And… that’s essentially it. And that’s all it needs to be, too, because Hardy is so expressive as the softly-spoken Ivan, bumbling his way through one awkward conversation after another as his life unravels. “She isn’t what you would call an oil painting,” he stammers while talking to his wife, furrowing his brow as he fills her in on the mother of his new child. Later, in a discussion with the pregnant Bethan (voiced by Olivia Colman), he switches between squirming discomfort and stoic deadpanning as she tries to force him to tell her he loves her. “Can’t you say it just once?” she begs. “No, but I can be there as fast as traffic will allow,” he offers instead.
Director Stephen Knight focuses so unflinchingly on Hardy that the interior of his BMW begins to feel like an claustrophobic bubble, where every flinch of his face, puffing of his cheeks or rolling back of a shirt sleeve is as revealing as a soliloquy. The building project isn’t just a work obligation; it becomes a gutsy, daring heist as Ivan and his assistant Donal (Sherlock’s Andrew Scott) bicker back-and-forth about safety measures and council procedures. “We’re stealing back the sky!” thunders Ivan and, an hour ago, you’d have thought them a pair of daft sods; now, you’re completely captivated by the story of a man, his flaky assistant and their quest to pour some concrete into a big hole.
And then there’s his personal mess: the stilted, awkward conversations with Bethan, the embarrassed silences with his wife, and most heartbreakingly, the scene in which he listens to his son tell him excitedly about the football match he missed. He sits, red-eyed, and eventually forces himself to snort out some laughter to appear normal, when he knows that in a few hours he’s going to have to break some life-changing news. It’s a masterclass in restrained tension and tetchiness.

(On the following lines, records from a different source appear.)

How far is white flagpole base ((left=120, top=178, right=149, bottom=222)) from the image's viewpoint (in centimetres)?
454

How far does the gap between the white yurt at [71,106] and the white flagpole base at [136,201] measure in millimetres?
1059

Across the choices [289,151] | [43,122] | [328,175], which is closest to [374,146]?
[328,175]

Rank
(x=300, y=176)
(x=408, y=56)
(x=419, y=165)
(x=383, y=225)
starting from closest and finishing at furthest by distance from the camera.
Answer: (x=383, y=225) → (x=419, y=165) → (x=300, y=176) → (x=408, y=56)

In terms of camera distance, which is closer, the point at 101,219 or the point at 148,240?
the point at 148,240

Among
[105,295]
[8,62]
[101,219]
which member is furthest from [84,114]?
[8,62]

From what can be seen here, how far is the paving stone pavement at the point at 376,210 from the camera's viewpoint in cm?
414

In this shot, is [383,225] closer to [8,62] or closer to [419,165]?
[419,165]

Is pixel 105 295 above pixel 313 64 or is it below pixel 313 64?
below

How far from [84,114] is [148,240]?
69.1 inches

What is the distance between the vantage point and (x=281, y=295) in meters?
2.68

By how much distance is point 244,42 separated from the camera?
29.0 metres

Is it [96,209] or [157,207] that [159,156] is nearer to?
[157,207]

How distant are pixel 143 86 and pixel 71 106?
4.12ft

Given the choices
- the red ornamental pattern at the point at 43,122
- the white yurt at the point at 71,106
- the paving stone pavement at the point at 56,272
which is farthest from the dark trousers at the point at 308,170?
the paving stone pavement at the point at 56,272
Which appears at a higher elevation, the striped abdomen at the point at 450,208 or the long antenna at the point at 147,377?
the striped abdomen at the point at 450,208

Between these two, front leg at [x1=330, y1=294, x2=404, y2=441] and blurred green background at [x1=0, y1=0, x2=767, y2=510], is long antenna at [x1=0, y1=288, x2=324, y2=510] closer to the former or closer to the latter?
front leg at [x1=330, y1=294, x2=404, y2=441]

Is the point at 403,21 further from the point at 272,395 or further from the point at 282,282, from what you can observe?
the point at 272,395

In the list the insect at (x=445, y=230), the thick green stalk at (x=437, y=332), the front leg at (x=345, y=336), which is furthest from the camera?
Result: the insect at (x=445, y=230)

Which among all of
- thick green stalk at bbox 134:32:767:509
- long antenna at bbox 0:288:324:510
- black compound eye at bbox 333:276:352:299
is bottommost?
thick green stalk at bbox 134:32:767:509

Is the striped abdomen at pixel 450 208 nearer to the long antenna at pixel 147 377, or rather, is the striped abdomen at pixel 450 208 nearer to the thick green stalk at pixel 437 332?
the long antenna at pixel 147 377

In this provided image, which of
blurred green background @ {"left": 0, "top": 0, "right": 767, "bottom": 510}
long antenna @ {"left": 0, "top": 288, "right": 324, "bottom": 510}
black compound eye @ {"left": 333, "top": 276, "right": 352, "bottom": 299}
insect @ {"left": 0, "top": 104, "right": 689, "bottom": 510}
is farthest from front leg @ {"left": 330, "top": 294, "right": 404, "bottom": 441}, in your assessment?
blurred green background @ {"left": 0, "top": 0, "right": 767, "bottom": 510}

It’s only when Knight veers from these naturalistic conversations that things go awry: there’s a series of vengeful monologues in which Ivan lambasts his layabout father for abandoning him as a boy, and reveals exactly why he’s so determined to to the right thing no matter the cost. They’re eloquent, but still fell less revealing than those uncomfortable phone calls. When Hardy’s as brilliantly subtle as this, there’s no need for hokey drama - here, he makes less mean so, so much more.